Designing Secure Execution Sandboxes for Bash & Shell Tool Calls

Learn how to build secure sandboxes using Docker containers and system boundaries to run terminal commands safely via MCP.

sandboxsecuritybashDockerexecution

Secure Execution Sandboxes for Bash & Shell Tool Calls

Giving an LLM agent access to run shell commands (/bin/bash or cmd.exe) directly on your host machine is a critical security vulnerability. An agent could accidentally rm -rf important directories, leak environment variables, or download malicious software via arbitrary curl commands.

Prerequisites

  1. Docker Desktop or the Docker Engine installed and running on your host machine.
  2. Node.js installed to wrap the Docker execution in an MCP server.
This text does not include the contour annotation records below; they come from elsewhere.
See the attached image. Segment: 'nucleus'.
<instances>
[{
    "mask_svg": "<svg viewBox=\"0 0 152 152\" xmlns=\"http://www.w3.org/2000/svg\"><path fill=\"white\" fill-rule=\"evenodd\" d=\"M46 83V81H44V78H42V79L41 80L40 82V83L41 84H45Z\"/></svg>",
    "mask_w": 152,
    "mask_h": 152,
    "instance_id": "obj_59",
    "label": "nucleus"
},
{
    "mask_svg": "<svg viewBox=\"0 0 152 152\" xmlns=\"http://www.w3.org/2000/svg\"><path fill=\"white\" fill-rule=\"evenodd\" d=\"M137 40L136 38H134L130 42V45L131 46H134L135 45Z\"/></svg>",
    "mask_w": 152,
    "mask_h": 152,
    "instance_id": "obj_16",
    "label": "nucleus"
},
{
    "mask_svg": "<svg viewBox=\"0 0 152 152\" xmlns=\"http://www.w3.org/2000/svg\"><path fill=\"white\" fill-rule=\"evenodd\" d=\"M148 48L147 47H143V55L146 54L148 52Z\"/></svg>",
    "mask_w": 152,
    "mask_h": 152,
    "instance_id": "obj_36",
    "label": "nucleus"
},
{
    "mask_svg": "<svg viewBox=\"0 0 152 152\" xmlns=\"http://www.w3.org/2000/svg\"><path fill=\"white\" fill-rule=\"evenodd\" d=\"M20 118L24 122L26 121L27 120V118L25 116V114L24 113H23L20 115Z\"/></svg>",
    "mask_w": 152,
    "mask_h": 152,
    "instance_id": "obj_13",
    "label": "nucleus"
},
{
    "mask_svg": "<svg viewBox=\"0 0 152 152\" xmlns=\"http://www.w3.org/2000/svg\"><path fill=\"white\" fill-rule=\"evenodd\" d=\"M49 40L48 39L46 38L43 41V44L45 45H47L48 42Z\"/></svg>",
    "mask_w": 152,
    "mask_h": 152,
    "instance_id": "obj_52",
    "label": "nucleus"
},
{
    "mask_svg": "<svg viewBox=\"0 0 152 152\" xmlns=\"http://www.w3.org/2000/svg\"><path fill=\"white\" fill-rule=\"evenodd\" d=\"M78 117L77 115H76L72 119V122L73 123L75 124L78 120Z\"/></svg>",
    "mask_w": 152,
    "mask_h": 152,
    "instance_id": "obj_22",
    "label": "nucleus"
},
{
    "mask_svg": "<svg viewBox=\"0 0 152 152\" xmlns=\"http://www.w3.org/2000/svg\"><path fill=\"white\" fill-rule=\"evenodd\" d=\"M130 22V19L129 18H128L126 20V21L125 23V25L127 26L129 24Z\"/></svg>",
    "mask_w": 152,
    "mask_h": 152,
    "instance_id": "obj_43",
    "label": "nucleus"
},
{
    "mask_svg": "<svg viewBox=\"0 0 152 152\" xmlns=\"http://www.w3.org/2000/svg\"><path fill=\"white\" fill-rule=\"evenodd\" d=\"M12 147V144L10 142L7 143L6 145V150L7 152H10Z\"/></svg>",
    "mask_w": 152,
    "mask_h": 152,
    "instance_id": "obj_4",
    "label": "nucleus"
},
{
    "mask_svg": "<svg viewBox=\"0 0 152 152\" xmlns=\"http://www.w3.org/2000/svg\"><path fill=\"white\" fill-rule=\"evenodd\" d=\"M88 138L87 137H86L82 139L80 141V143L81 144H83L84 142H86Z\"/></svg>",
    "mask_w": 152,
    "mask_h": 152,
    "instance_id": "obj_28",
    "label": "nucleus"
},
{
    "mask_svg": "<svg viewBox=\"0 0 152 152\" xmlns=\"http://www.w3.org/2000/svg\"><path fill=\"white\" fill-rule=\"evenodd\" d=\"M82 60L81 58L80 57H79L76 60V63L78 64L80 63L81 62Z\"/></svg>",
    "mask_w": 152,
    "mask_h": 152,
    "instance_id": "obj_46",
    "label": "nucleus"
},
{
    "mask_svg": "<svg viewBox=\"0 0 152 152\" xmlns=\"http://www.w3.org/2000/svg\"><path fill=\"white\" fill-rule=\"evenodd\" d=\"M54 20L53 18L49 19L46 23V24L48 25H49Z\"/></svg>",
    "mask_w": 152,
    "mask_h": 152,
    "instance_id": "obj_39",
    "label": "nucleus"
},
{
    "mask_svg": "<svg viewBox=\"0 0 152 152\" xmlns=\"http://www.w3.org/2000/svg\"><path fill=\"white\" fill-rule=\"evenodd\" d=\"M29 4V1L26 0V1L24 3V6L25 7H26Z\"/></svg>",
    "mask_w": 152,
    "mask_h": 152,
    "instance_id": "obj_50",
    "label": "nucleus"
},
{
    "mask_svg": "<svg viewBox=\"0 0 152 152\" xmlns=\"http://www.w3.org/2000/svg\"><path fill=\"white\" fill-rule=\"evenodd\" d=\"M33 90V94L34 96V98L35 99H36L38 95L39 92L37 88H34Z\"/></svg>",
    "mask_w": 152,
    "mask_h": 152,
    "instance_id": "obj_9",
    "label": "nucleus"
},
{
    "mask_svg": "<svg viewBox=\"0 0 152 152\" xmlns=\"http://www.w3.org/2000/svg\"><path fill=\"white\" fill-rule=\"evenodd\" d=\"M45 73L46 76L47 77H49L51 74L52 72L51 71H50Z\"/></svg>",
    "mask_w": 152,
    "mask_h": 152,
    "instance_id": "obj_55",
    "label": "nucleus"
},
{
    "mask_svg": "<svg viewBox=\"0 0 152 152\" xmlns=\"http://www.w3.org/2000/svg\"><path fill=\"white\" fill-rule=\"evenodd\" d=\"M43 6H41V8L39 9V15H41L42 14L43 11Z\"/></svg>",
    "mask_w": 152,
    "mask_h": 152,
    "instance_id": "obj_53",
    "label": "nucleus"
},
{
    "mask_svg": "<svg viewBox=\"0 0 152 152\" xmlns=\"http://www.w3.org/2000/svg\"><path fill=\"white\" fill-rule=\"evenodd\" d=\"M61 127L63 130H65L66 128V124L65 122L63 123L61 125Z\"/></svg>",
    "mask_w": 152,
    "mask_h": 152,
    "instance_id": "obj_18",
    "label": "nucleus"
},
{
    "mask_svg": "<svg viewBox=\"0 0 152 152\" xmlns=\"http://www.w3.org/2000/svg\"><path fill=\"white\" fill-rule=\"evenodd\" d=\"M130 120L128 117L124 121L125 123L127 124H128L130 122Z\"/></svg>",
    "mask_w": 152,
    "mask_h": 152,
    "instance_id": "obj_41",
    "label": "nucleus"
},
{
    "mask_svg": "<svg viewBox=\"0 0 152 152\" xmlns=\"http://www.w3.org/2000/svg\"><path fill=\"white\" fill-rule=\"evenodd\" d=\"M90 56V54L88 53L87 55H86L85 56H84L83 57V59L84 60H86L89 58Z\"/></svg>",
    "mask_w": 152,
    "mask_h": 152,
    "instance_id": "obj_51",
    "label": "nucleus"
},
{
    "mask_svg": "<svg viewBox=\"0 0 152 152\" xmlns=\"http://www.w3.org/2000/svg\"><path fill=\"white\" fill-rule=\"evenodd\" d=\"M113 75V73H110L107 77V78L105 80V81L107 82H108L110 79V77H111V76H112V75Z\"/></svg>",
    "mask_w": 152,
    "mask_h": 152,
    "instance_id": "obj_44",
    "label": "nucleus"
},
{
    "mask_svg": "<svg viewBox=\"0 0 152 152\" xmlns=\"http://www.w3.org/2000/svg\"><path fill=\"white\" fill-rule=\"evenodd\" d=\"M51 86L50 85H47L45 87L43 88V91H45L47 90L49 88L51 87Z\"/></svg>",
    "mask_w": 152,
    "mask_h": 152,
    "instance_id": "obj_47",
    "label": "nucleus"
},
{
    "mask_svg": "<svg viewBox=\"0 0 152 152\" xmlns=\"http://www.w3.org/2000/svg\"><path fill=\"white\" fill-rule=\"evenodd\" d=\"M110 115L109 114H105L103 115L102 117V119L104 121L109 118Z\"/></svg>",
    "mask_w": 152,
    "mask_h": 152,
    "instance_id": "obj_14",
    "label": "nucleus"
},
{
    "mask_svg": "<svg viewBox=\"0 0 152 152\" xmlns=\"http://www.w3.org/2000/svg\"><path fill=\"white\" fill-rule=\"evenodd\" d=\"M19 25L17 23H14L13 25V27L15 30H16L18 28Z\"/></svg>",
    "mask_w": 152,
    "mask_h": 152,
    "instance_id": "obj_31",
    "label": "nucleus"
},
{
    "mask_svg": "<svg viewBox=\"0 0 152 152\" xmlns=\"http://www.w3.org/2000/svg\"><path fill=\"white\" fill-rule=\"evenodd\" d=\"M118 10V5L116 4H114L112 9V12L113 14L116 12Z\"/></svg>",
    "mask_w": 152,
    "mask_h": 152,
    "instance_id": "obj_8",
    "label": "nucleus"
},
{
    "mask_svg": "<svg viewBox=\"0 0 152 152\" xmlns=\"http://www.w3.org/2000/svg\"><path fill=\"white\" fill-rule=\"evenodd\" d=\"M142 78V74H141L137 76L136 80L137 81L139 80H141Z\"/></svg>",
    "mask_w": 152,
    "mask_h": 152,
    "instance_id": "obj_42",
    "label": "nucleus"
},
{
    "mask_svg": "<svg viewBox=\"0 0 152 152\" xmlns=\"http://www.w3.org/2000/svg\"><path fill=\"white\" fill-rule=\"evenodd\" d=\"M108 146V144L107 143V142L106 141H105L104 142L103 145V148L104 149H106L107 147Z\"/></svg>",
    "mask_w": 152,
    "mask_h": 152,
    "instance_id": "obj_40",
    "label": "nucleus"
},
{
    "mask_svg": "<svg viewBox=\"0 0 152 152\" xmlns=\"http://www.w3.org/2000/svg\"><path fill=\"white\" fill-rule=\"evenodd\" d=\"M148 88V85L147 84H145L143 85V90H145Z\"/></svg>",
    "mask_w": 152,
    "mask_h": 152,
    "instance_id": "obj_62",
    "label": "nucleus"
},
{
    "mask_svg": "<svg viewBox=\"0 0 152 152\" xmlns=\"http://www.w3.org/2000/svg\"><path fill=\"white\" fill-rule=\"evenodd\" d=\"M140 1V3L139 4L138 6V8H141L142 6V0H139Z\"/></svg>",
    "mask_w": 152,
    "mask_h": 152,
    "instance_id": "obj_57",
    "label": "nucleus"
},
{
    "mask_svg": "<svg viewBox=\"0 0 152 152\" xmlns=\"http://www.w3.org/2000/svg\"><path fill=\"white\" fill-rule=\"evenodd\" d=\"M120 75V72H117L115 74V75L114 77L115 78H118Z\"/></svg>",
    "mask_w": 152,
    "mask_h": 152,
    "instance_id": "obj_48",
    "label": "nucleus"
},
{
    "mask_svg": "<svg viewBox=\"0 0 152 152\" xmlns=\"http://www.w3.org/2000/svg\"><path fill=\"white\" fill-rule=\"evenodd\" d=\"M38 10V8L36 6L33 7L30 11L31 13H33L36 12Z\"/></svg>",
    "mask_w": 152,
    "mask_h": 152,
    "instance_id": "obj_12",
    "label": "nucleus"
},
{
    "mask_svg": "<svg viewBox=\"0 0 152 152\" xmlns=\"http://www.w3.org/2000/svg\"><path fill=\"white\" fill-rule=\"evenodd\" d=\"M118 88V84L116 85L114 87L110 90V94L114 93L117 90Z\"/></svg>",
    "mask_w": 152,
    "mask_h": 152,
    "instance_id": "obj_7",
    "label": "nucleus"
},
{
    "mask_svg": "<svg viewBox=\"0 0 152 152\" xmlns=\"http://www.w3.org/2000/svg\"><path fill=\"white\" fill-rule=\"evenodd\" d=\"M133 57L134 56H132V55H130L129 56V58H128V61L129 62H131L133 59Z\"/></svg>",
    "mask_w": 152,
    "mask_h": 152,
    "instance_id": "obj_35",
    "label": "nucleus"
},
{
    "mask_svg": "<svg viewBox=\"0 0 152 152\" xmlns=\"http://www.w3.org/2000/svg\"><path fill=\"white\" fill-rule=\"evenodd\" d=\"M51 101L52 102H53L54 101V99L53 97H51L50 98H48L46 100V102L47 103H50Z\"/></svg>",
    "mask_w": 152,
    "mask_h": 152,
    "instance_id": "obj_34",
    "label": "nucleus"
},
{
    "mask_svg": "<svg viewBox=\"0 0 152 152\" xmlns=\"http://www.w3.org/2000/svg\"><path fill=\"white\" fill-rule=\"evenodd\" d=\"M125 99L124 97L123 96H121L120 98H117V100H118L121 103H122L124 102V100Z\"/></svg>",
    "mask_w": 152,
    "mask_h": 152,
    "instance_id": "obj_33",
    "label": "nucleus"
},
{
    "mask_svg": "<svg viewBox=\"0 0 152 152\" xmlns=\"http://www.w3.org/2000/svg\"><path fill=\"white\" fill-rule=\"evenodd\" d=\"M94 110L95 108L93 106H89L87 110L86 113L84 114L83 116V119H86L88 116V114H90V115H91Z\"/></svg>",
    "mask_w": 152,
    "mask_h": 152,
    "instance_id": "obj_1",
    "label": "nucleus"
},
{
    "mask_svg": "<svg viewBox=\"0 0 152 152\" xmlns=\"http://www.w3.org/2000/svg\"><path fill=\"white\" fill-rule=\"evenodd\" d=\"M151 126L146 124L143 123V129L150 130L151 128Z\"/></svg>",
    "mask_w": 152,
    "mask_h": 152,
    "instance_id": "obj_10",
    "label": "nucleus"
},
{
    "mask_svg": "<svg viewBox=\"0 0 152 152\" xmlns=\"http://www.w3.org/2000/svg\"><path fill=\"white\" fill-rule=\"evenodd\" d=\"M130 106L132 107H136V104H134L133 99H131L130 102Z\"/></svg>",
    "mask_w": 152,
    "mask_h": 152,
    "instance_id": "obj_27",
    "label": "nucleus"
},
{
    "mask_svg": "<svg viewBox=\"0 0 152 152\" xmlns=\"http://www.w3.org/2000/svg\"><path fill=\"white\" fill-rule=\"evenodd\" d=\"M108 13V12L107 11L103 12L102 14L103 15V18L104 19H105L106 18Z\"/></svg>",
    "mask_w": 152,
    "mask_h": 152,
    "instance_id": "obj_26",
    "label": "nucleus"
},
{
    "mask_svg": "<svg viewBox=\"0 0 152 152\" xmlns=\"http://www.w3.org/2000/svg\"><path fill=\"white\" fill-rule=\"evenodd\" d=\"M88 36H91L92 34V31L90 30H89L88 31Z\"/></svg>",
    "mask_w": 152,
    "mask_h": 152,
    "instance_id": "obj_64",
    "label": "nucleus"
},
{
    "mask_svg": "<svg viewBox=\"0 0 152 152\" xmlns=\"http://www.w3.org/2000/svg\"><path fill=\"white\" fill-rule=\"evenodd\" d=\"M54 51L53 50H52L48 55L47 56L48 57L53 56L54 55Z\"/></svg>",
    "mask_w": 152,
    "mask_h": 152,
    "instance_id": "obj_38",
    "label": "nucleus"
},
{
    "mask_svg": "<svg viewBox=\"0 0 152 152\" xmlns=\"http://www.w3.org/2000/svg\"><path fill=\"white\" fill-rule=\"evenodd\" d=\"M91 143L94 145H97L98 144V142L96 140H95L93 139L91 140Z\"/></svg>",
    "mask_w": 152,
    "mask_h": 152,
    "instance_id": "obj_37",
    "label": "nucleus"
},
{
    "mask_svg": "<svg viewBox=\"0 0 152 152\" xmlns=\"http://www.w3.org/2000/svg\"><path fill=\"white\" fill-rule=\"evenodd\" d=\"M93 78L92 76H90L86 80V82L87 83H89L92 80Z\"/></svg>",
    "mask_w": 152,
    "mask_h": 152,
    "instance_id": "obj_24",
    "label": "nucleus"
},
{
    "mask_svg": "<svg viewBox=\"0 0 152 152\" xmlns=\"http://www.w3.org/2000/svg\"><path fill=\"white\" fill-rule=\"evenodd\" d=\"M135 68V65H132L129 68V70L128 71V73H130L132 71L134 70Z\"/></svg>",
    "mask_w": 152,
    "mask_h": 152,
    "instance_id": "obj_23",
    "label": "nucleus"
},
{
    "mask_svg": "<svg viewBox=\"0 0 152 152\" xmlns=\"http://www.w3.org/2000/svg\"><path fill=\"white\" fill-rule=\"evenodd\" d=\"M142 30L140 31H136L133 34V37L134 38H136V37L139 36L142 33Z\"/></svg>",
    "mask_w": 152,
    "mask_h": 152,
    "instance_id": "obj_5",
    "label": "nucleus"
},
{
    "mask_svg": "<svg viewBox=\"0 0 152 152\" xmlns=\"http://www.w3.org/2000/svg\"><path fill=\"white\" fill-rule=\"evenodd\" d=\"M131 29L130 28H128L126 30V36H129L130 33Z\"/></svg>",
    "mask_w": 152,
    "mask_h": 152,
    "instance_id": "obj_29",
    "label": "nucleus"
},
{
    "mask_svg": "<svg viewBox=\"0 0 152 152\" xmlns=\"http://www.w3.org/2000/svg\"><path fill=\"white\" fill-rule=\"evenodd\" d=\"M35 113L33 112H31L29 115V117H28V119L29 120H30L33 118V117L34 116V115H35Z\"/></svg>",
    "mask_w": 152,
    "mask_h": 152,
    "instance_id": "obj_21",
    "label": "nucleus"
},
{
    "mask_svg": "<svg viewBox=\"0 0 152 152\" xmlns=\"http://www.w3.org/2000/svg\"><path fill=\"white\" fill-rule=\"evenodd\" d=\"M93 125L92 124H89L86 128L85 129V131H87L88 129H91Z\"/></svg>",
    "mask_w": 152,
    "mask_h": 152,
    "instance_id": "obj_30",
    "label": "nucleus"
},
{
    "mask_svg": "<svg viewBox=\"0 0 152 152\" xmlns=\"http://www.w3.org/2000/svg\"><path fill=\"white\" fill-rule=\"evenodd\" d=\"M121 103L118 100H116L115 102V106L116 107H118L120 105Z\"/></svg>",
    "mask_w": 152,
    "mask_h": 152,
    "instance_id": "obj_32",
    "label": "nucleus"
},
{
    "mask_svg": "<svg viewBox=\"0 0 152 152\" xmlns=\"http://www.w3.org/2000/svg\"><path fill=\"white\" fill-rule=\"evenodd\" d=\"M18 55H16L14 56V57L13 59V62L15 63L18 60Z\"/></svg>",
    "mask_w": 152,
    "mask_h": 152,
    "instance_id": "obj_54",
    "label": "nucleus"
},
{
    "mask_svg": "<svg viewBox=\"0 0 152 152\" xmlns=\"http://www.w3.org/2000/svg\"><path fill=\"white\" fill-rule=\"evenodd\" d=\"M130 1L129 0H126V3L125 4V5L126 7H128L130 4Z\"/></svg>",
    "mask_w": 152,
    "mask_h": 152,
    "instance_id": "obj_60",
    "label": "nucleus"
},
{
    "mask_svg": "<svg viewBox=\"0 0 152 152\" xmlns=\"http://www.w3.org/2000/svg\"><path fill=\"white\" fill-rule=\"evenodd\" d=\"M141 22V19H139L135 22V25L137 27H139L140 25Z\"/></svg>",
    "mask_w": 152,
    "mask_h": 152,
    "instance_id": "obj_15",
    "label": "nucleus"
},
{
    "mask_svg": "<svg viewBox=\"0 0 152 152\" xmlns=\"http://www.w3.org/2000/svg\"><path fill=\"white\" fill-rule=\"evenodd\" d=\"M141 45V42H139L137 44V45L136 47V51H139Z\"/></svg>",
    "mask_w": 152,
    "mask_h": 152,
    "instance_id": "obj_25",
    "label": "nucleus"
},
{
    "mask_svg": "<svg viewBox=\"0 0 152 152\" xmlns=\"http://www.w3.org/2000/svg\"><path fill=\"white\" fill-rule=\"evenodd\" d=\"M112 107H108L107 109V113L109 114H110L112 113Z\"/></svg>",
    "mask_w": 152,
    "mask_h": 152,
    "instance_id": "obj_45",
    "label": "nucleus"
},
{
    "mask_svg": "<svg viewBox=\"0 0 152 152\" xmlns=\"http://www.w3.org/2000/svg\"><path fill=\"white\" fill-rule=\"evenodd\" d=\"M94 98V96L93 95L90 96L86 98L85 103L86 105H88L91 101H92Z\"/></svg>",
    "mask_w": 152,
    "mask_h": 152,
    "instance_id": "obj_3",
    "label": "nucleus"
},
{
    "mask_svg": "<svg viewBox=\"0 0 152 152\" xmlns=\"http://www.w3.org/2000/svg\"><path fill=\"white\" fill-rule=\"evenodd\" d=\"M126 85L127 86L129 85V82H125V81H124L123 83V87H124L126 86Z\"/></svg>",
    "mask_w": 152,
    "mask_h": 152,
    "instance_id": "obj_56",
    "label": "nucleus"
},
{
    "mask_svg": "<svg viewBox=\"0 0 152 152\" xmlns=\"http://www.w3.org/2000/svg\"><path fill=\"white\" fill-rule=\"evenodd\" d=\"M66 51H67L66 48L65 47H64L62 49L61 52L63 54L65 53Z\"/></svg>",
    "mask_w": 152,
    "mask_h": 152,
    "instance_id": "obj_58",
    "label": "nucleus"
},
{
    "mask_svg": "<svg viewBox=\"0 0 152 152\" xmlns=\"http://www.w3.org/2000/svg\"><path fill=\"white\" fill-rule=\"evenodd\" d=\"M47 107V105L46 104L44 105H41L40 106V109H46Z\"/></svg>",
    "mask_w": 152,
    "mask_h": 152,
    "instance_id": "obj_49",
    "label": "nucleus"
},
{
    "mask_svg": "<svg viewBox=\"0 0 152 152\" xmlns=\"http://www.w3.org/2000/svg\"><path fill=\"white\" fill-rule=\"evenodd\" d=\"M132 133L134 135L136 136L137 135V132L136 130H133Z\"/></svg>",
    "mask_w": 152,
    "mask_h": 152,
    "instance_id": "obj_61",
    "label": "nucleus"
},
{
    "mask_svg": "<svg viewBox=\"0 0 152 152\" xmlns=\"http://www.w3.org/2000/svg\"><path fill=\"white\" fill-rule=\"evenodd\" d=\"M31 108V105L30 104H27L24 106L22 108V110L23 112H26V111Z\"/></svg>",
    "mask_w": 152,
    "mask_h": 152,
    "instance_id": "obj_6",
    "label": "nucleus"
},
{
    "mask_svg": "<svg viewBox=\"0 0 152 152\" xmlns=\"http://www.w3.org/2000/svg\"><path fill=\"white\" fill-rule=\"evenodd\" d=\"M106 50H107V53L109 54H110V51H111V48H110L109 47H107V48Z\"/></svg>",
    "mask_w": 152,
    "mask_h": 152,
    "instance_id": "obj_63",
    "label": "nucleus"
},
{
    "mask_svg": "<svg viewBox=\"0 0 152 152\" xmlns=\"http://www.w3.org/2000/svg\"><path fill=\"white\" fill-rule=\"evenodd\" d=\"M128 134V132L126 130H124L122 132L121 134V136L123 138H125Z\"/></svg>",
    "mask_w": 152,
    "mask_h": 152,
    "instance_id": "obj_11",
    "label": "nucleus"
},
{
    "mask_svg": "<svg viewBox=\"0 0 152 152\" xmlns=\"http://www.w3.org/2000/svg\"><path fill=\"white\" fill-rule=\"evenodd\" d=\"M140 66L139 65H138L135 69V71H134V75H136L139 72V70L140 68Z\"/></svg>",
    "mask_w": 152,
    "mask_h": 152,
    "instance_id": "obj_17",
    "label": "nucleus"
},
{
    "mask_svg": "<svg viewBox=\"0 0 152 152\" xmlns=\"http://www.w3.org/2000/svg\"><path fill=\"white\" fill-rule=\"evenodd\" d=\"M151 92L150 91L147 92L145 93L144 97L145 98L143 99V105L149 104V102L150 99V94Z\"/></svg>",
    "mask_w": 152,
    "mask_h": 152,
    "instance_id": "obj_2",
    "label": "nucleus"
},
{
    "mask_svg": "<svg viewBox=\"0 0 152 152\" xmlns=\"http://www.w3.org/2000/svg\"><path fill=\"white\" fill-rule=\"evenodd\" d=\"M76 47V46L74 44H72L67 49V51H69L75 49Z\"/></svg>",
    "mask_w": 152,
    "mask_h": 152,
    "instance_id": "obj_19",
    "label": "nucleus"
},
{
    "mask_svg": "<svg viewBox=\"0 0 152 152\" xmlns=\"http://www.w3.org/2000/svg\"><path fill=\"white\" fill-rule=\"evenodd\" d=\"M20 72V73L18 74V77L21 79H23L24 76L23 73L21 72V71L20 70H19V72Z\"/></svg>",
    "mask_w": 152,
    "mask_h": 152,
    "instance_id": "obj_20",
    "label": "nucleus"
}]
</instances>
Architecture of a Sandboxed MCP Execution Server

To run bash scripts safely, execute the commands within an isolated Docker container configured with CPU constraints, strict memory limits, and no host network bridge:

code
[MCP Client] --> [Bash MCP Server] --> [Spawns Ephemeral Docker Container]
                                              |
                                              +---> CPU Limit: 0.5 Cores
                                              +---> Memory Limit: 512MB
                                              +---> Read-Only Host Mounts
                                              +---> No Internet Bridge

Node.js Docker-based Shell Execution Script

Here is an example TypeScript implementation of a tool that accepts an agent's shell command and safely executes it inside an Alpine Linux sandbox:

typescript
import { exec } from 'child_process';
import util from 'util';
const execPromise = util.promisify(exec);

async function runCommandInSandbox(userCommand: string): Promise<string> {
  // Deep sanitization is still necessary to prevent command injection into the Docker CLI itself
  const sanitized = userCommand.replace(/'/g, "'\\''");
  
  const dockerCmd = `docker run --rm \
    --network none \
    --memory 512m \
    --cpus 0.5 \
    alpine:latest sh -c '${sanitized}'`;

  try {
    const { stdout, stderr } = await execPromise(dockerCmd, { timeout: 10000 });
    return stdout || stderr;
  } catch (err: any) {
    return `Execution Error: ${err.message}`;
  }
}

Best Practices

  • Drop Network Access: By using --network none, you guarantee the agent cannot curl or wget external scripts, blocking potential data exfiltration or malware downloads.
  • Ephemeral Containers: The --rm flag ensures the container is immediately destroyed after the command finishes. State should not persist between tool calls.
  • Hard Timeouts: Enforce a strict timeout (e.g., 10 seconds) so the agent cannot write an infinite while true loop that hogs host resources.

Troubleshooting

  • docker: command not found: Ensure the Docker daemon is running and the docker CLI is in the PATH of the environment executing the MCP server.
  • Files Not Found: Since the execution happens in an isolated Alpine container, it has no access to your host filesystem. If you want the agent to read local files, you must explicitly bind-mount them using -v /path/to/host:/app:ro (read-only!).